### REQUIREMENTS
Turn the lines of all the items below into one numbered list, skipping blank lines and leaving out the pictures.

[Entries for bounding box labeling]
◆ ◆ ◆ ◆

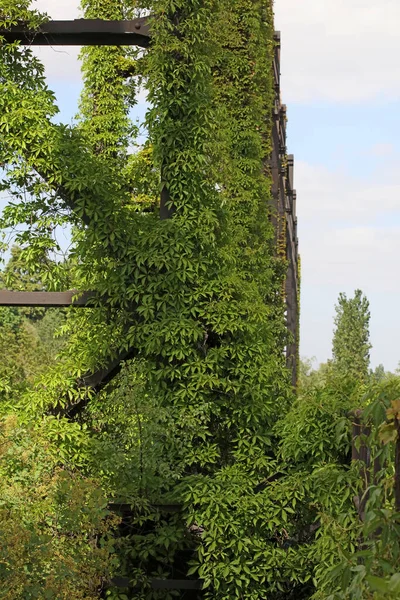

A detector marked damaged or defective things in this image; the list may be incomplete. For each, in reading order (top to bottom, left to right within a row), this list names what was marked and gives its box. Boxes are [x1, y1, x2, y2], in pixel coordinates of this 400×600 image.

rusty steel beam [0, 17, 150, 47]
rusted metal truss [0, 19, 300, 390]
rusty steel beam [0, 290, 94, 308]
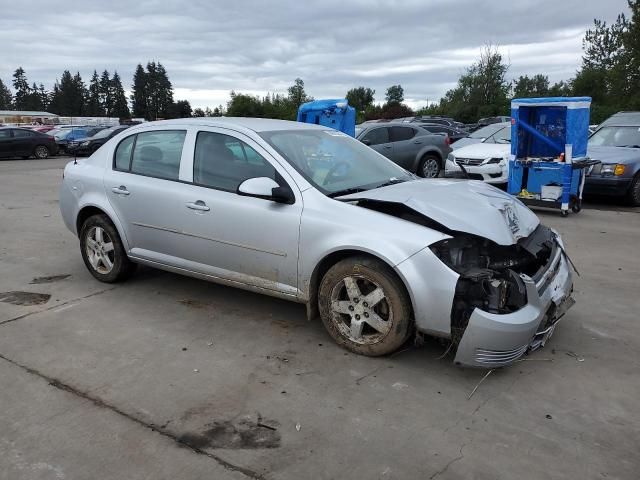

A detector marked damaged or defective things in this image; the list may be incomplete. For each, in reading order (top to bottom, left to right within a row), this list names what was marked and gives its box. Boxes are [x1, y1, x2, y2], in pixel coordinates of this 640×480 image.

◆ ◆ ◆ ◆

### ANSWER IN FULL
1. A detector marked damaged or defective things in this image; the list may be incomplete. For each, in reading order (top to bottom, left to right within a row), this list names what was marked and gives its box. Boxes are [x1, y1, x2, y2], in pixel coordinates of this 400×600 image.
2. rusty steel beam [0, 17, 150, 47]
3. rusted metal truss [0, 19, 300, 390]
4. rusty steel beam [0, 290, 94, 308]
5. A detector marked damaged or defective things in this image; the list may be incomplete. For each, in reading order (top to bottom, left to right within a row), this list names what was marked and gives its box. Boxes are [x1, y1, x2, y2], in pixel coordinates of this 640×480 image.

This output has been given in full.